I think there is a reasonable argument about the distinct semantic value of tabs but they introduce a concept that the general public think is superfluous when two spaces do the trick.

Words can become obsolete if there are other more commonly understood ways of expressing the same thing. This seems similar.

binary132 15 hours ago
I would humbly suggest that something like “lines of application code ever written”, or better yet, “source code files evaluated since Unix epoch [or “per second” if you prefer]” is probably a better metric. I think in that analysis, you would find that tabs are more than holding their own.
jfengel 16 hours ago
How about "neither tabs nor spaces, and set your editor to indent according to the syntax rules of your language"?

It doesn't work for indent-sensitive languages like Python, but it works for most of the other major languages.

taeric 17 hours ago
Without tab stops, tabs always fall a bit short.

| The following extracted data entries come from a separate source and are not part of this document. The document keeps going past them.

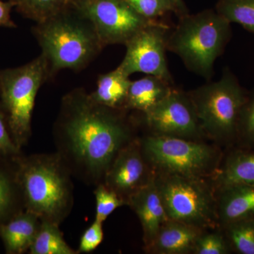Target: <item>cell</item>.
<instances>
[{
  "label": "cell",
  "instance_id": "cell-1",
  "mask_svg": "<svg viewBox=\"0 0 254 254\" xmlns=\"http://www.w3.org/2000/svg\"><path fill=\"white\" fill-rule=\"evenodd\" d=\"M119 110L98 104L85 91L64 97L55 145L72 176L90 185L103 183L119 152L134 139Z\"/></svg>",
  "mask_w": 254,
  "mask_h": 254
},
{
  "label": "cell",
  "instance_id": "cell-2",
  "mask_svg": "<svg viewBox=\"0 0 254 254\" xmlns=\"http://www.w3.org/2000/svg\"><path fill=\"white\" fill-rule=\"evenodd\" d=\"M18 180L25 210L41 221L60 225L73 205L72 176L58 153L20 155Z\"/></svg>",
  "mask_w": 254,
  "mask_h": 254
},
{
  "label": "cell",
  "instance_id": "cell-3",
  "mask_svg": "<svg viewBox=\"0 0 254 254\" xmlns=\"http://www.w3.org/2000/svg\"><path fill=\"white\" fill-rule=\"evenodd\" d=\"M232 35L231 23L216 10L186 14L173 31H169L167 50L178 55L190 71L208 80Z\"/></svg>",
  "mask_w": 254,
  "mask_h": 254
},
{
  "label": "cell",
  "instance_id": "cell-4",
  "mask_svg": "<svg viewBox=\"0 0 254 254\" xmlns=\"http://www.w3.org/2000/svg\"><path fill=\"white\" fill-rule=\"evenodd\" d=\"M247 93L227 68L218 81L189 92L205 136L220 146L236 144L237 124Z\"/></svg>",
  "mask_w": 254,
  "mask_h": 254
},
{
  "label": "cell",
  "instance_id": "cell-5",
  "mask_svg": "<svg viewBox=\"0 0 254 254\" xmlns=\"http://www.w3.org/2000/svg\"><path fill=\"white\" fill-rule=\"evenodd\" d=\"M67 9L35 28L43 55L54 71L83 67L103 47L91 22L79 14V18L73 16Z\"/></svg>",
  "mask_w": 254,
  "mask_h": 254
},
{
  "label": "cell",
  "instance_id": "cell-6",
  "mask_svg": "<svg viewBox=\"0 0 254 254\" xmlns=\"http://www.w3.org/2000/svg\"><path fill=\"white\" fill-rule=\"evenodd\" d=\"M48 70L49 63L43 54L23 66L0 70V113L20 150L31 138L35 100Z\"/></svg>",
  "mask_w": 254,
  "mask_h": 254
},
{
  "label": "cell",
  "instance_id": "cell-7",
  "mask_svg": "<svg viewBox=\"0 0 254 254\" xmlns=\"http://www.w3.org/2000/svg\"><path fill=\"white\" fill-rule=\"evenodd\" d=\"M155 181L170 220L202 230L219 227L215 190L210 179L154 173Z\"/></svg>",
  "mask_w": 254,
  "mask_h": 254
},
{
  "label": "cell",
  "instance_id": "cell-8",
  "mask_svg": "<svg viewBox=\"0 0 254 254\" xmlns=\"http://www.w3.org/2000/svg\"><path fill=\"white\" fill-rule=\"evenodd\" d=\"M139 140L145 158L154 173L210 179L223 158L220 145L203 141L151 133Z\"/></svg>",
  "mask_w": 254,
  "mask_h": 254
},
{
  "label": "cell",
  "instance_id": "cell-9",
  "mask_svg": "<svg viewBox=\"0 0 254 254\" xmlns=\"http://www.w3.org/2000/svg\"><path fill=\"white\" fill-rule=\"evenodd\" d=\"M71 6L91 22L102 46L126 44L147 25L127 0H74Z\"/></svg>",
  "mask_w": 254,
  "mask_h": 254
},
{
  "label": "cell",
  "instance_id": "cell-10",
  "mask_svg": "<svg viewBox=\"0 0 254 254\" xmlns=\"http://www.w3.org/2000/svg\"><path fill=\"white\" fill-rule=\"evenodd\" d=\"M168 26L153 21L132 37L125 46L126 55L120 68L127 76L141 72L172 82L165 51Z\"/></svg>",
  "mask_w": 254,
  "mask_h": 254
},
{
  "label": "cell",
  "instance_id": "cell-11",
  "mask_svg": "<svg viewBox=\"0 0 254 254\" xmlns=\"http://www.w3.org/2000/svg\"><path fill=\"white\" fill-rule=\"evenodd\" d=\"M144 116L151 134L195 141L206 137L188 93L173 89Z\"/></svg>",
  "mask_w": 254,
  "mask_h": 254
},
{
  "label": "cell",
  "instance_id": "cell-12",
  "mask_svg": "<svg viewBox=\"0 0 254 254\" xmlns=\"http://www.w3.org/2000/svg\"><path fill=\"white\" fill-rule=\"evenodd\" d=\"M154 172L145 159L141 142L134 138L119 152L105 173L103 183L127 203L150 182Z\"/></svg>",
  "mask_w": 254,
  "mask_h": 254
},
{
  "label": "cell",
  "instance_id": "cell-13",
  "mask_svg": "<svg viewBox=\"0 0 254 254\" xmlns=\"http://www.w3.org/2000/svg\"><path fill=\"white\" fill-rule=\"evenodd\" d=\"M136 214L143 229L144 248L149 247L168 218L160 192L153 178L141 190L131 195L127 201Z\"/></svg>",
  "mask_w": 254,
  "mask_h": 254
},
{
  "label": "cell",
  "instance_id": "cell-14",
  "mask_svg": "<svg viewBox=\"0 0 254 254\" xmlns=\"http://www.w3.org/2000/svg\"><path fill=\"white\" fill-rule=\"evenodd\" d=\"M219 227L254 218V185H232L215 190Z\"/></svg>",
  "mask_w": 254,
  "mask_h": 254
},
{
  "label": "cell",
  "instance_id": "cell-15",
  "mask_svg": "<svg viewBox=\"0 0 254 254\" xmlns=\"http://www.w3.org/2000/svg\"><path fill=\"white\" fill-rule=\"evenodd\" d=\"M203 230L182 222L169 220L159 230L146 253L193 254L195 242Z\"/></svg>",
  "mask_w": 254,
  "mask_h": 254
},
{
  "label": "cell",
  "instance_id": "cell-16",
  "mask_svg": "<svg viewBox=\"0 0 254 254\" xmlns=\"http://www.w3.org/2000/svg\"><path fill=\"white\" fill-rule=\"evenodd\" d=\"M19 155H0V225L25 210L18 180L17 159Z\"/></svg>",
  "mask_w": 254,
  "mask_h": 254
},
{
  "label": "cell",
  "instance_id": "cell-17",
  "mask_svg": "<svg viewBox=\"0 0 254 254\" xmlns=\"http://www.w3.org/2000/svg\"><path fill=\"white\" fill-rule=\"evenodd\" d=\"M210 180L215 190L232 185L254 186V151L240 148L232 150L222 158Z\"/></svg>",
  "mask_w": 254,
  "mask_h": 254
},
{
  "label": "cell",
  "instance_id": "cell-18",
  "mask_svg": "<svg viewBox=\"0 0 254 254\" xmlns=\"http://www.w3.org/2000/svg\"><path fill=\"white\" fill-rule=\"evenodd\" d=\"M41 224L36 215L24 210L0 225V238L6 254H22L29 250Z\"/></svg>",
  "mask_w": 254,
  "mask_h": 254
},
{
  "label": "cell",
  "instance_id": "cell-19",
  "mask_svg": "<svg viewBox=\"0 0 254 254\" xmlns=\"http://www.w3.org/2000/svg\"><path fill=\"white\" fill-rule=\"evenodd\" d=\"M170 83L153 75L131 81L125 109L138 110L144 115L173 91Z\"/></svg>",
  "mask_w": 254,
  "mask_h": 254
},
{
  "label": "cell",
  "instance_id": "cell-20",
  "mask_svg": "<svg viewBox=\"0 0 254 254\" xmlns=\"http://www.w3.org/2000/svg\"><path fill=\"white\" fill-rule=\"evenodd\" d=\"M131 81L129 76L118 67L100 76L96 90L91 96L98 104L113 109H123Z\"/></svg>",
  "mask_w": 254,
  "mask_h": 254
},
{
  "label": "cell",
  "instance_id": "cell-21",
  "mask_svg": "<svg viewBox=\"0 0 254 254\" xmlns=\"http://www.w3.org/2000/svg\"><path fill=\"white\" fill-rule=\"evenodd\" d=\"M60 225L53 222L41 221L34 240L30 247L31 254H78L65 242Z\"/></svg>",
  "mask_w": 254,
  "mask_h": 254
},
{
  "label": "cell",
  "instance_id": "cell-22",
  "mask_svg": "<svg viewBox=\"0 0 254 254\" xmlns=\"http://www.w3.org/2000/svg\"><path fill=\"white\" fill-rule=\"evenodd\" d=\"M220 228L232 250L241 254H254V218L230 222Z\"/></svg>",
  "mask_w": 254,
  "mask_h": 254
},
{
  "label": "cell",
  "instance_id": "cell-23",
  "mask_svg": "<svg viewBox=\"0 0 254 254\" xmlns=\"http://www.w3.org/2000/svg\"><path fill=\"white\" fill-rule=\"evenodd\" d=\"M215 10L229 22L254 33V0H219Z\"/></svg>",
  "mask_w": 254,
  "mask_h": 254
},
{
  "label": "cell",
  "instance_id": "cell-24",
  "mask_svg": "<svg viewBox=\"0 0 254 254\" xmlns=\"http://www.w3.org/2000/svg\"><path fill=\"white\" fill-rule=\"evenodd\" d=\"M71 4V0H17L15 7L20 14L38 23L59 14Z\"/></svg>",
  "mask_w": 254,
  "mask_h": 254
},
{
  "label": "cell",
  "instance_id": "cell-25",
  "mask_svg": "<svg viewBox=\"0 0 254 254\" xmlns=\"http://www.w3.org/2000/svg\"><path fill=\"white\" fill-rule=\"evenodd\" d=\"M236 144L243 149L254 148V88L248 92L237 124Z\"/></svg>",
  "mask_w": 254,
  "mask_h": 254
},
{
  "label": "cell",
  "instance_id": "cell-26",
  "mask_svg": "<svg viewBox=\"0 0 254 254\" xmlns=\"http://www.w3.org/2000/svg\"><path fill=\"white\" fill-rule=\"evenodd\" d=\"M94 194L96 202L95 220L101 223H103L117 208L127 205L126 200L103 183L97 185Z\"/></svg>",
  "mask_w": 254,
  "mask_h": 254
},
{
  "label": "cell",
  "instance_id": "cell-27",
  "mask_svg": "<svg viewBox=\"0 0 254 254\" xmlns=\"http://www.w3.org/2000/svg\"><path fill=\"white\" fill-rule=\"evenodd\" d=\"M231 247L221 229L203 230L195 242L193 254H228Z\"/></svg>",
  "mask_w": 254,
  "mask_h": 254
},
{
  "label": "cell",
  "instance_id": "cell-28",
  "mask_svg": "<svg viewBox=\"0 0 254 254\" xmlns=\"http://www.w3.org/2000/svg\"><path fill=\"white\" fill-rule=\"evenodd\" d=\"M138 14L150 20L174 11L181 15L175 0H127Z\"/></svg>",
  "mask_w": 254,
  "mask_h": 254
},
{
  "label": "cell",
  "instance_id": "cell-29",
  "mask_svg": "<svg viewBox=\"0 0 254 254\" xmlns=\"http://www.w3.org/2000/svg\"><path fill=\"white\" fill-rule=\"evenodd\" d=\"M103 223L95 221L81 237L78 253H90L98 248L103 240Z\"/></svg>",
  "mask_w": 254,
  "mask_h": 254
},
{
  "label": "cell",
  "instance_id": "cell-30",
  "mask_svg": "<svg viewBox=\"0 0 254 254\" xmlns=\"http://www.w3.org/2000/svg\"><path fill=\"white\" fill-rule=\"evenodd\" d=\"M21 154V150L13 141L4 118L0 113V155L14 157Z\"/></svg>",
  "mask_w": 254,
  "mask_h": 254
},
{
  "label": "cell",
  "instance_id": "cell-31",
  "mask_svg": "<svg viewBox=\"0 0 254 254\" xmlns=\"http://www.w3.org/2000/svg\"><path fill=\"white\" fill-rule=\"evenodd\" d=\"M16 4L12 0L3 1L0 0V26L6 28H16V23L11 17V9L15 7Z\"/></svg>",
  "mask_w": 254,
  "mask_h": 254
},
{
  "label": "cell",
  "instance_id": "cell-32",
  "mask_svg": "<svg viewBox=\"0 0 254 254\" xmlns=\"http://www.w3.org/2000/svg\"><path fill=\"white\" fill-rule=\"evenodd\" d=\"M175 2L178 6L179 9H180V12H181V16L187 14V9L185 7V4H184L182 0H175Z\"/></svg>",
  "mask_w": 254,
  "mask_h": 254
},
{
  "label": "cell",
  "instance_id": "cell-33",
  "mask_svg": "<svg viewBox=\"0 0 254 254\" xmlns=\"http://www.w3.org/2000/svg\"><path fill=\"white\" fill-rule=\"evenodd\" d=\"M12 1H14L15 2V4H16V1H17V0H12Z\"/></svg>",
  "mask_w": 254,
  "mask_h": 254
},
{
  "label": "cell",
  "instance_id": "cell-34",
  "mask_svg": "<svg viewBox=\"0 0 254 254\" xmlns=\"http://www.w3.org/2000/svg\"><path fill=\"white\" fill-rule=\"evenodd\" d=\"M74 1V0H71V1Z\"/></svg>",
  "mask_w": 254,
  "mask_h": 254
}]
</instances>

I'm now vaguely interested in hate making a programming language that relies on tabs and field/record separators. Just to really embrace the crazy.

exiguus 16 hours ago
This makes me smile. All the hard work to look up the defaults. Personally I prefer that the CI Workflow enforce whatever is chosen.
jahewson 16 hours ago
Tabs are for tables. Change my mind.
Quitschquat 15 hours ago
How about flexi spaces? Best of both worlds. Set you space size.
tabs_or_spaces 13 hours ago
Finally, I've been battling with this for ages!!
konart 17 hours ago
Thankfully all the go code I'm working with has tabs.
indycliff 16 hours ago
What would an LLM choose... guarantee it's a tab
personjerry 18 hours ago
Wait until you guys hear about fibonacci tab spacing: https://marketplace.visualstudio.com/items?itemName=ewic.fib...
TheAceOfHearts 17 hours ago
This tabs vs spaces nonsense debate has gone on way too long, mostly because people cling on to terrible legacy text editors. Any modern text editor should allow you to write a simple plugin to display tabs or any combination of leading spaces as whatever indentation amount you prefer.

Projects should just pick whatever standard is most popular for their given language, and then people can tweak their editors for personal preferences.

If you encounter a lot of code on the web then you might consider writing a browser plugin.

jeffrallen 16 hours ago
The fact that Go = tabs is just one more good reason to use it, in my book.
wormius 8 hours ago
commas.
deafpolygon 17 hours ago
I've always been team Tab. I prefer tabs, even in my CSV (actually, TSV) files. But everyone else has decided this for me and I have begrudgingly adopted spaces. Even though Tabs can be set to whatever anyone wants at no switching cost to anyone else. Imagine if Python used actual Tabs.
sergiotapia 18 hours ago
Just gimme a `go fmt` or `mix format`. These discussions are so 2007! :)
throwawayqqq11 17 hours ago
Now let the battle of how much spaces to use begin!

Are you a superior 4-spacer or is that too much for your weak IDE on that 4:3 screen?

_hao 16 hours ago
Bullshit. Tabs are the only sane choice and I don't care what anyone else says.
owlstuffing 16 hours ago
This is yet another reason why source code sb stored in parsed AST form.